C. Régime politique démocratique : De
1984 à nos jours
Sous la présidence de Maayoua ould Sidahmed Taya , un
certain nombre de transformations ont eu lieu au niveau parlementaire et
politique s'agissant de l'insertion des femmes dans cette sphère. La
Mauritanie a connu ces deux dernières décennies d'importantes
réformes politiques visant à promouvoir la condition
féminine et à tendre vers une justice paritaire impliquant une
plus grande participation des femmes dans la sphère politique. Quant
est-il réellement de ces avancées sur le terrain ? Ya t'il eu une
réelle évolution du statut de la femme dans le milieu
décisionnel ?
a) Votes des lois sur la parité (Quota,
Sénat, partis politiques,...) et l'évolution de la situation des
femmes dans le paysage politique au regard de la mise en place de ces
politiques paritaires.
Pour répondre à ce questionnement il est
nécessaire de mettre la lumière sur les différentes
réformes adoptées et leur impact sur la réalité
politique des femmes à ce sujet.
Une des anciennes ministres, Seniya mint Sidi Haïba est
l'auteur également d'un certain nombre d'articles et de
réflexions sur la situation de la femme dans la sphère politique.

EXERCICES À TRAITER:
a) Relevez mot pour mot, dans le texte sur les femmes en politique en Mauritanie, le passage qui va de « C. Régime politique » jusqu'à « décisionnel ? ».
b) Répondez brièvement à partir du texte sur les femmes en politique en Mauritanie :
(i) Sous quelle présidence les transformations parlementaires et politiques évoquées ont-elles eu lieu ?
(ii) Sur quelle période la Mauritanie a-t-elle connu d'importantes réformes politiques ?
(iii) Quelle ancienne ministre a écrit des articles sur la situation de la femme dans la sphère politique ?
c) Poursuivez le texte sur les femmes en politique en Mauritanie à la suite de sa dernière phrase.
Les lignes reproduites après ce texte ne sont d'aucune utilité ici.

EXTRAIT DE DONNÉES:
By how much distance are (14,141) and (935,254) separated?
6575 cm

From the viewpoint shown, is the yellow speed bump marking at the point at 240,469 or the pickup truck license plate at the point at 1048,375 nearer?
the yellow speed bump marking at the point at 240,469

CORRIGÉ DES EXERCICES:
a)
C. Régime politique démocratique : De
1984 à nos jours
Sous la présidence de Maayoua ould Sidahmed Taya , un
certain nombre de transformations ont eu lieu au niveau parlementaire et
politique s'agissant de l'insertion des femmes dans cette sphère. La
Mauritanie a connu ces deux dernières décennies d'importantes
réformes politiques visant à promouvoir la condition
féminine et à tendre vers une justice paritaire impliquant une
plus grande participation des femmes dans la sphère politique. Quant
est-il réellement de ces avancées sur le terrain ? Ya t'il eu une
réelle évolution du statut de la femme dans le milieu
décisionnel ?

b)
(i) Sous la présidence de Maayoua ould Sidahmed Taya.
(ii) Ces deux dernières décennies.
(iii) Seniya mint Sidi Haïba.

c)
Elle dresse un bilan des effets des nouvelles législations sur la
parité au sein du gouvernement mauritanien.
En février 2012 à Tanger (Maroc), Seniya mint
Sidi Haiba a présenté, dans le cadre de « la
conférence panafricaine de renforcement des capacités de
leadership », une réflexion s'intitulant : La place et le
rôle des femmes dans le processus d'émergence des pays africains-
Cas de la Mauritanie à travers laquelle elle met la lumière
sur l'évolution du statut de la femme dans les discours politiques ainsi
que sur la scène publique.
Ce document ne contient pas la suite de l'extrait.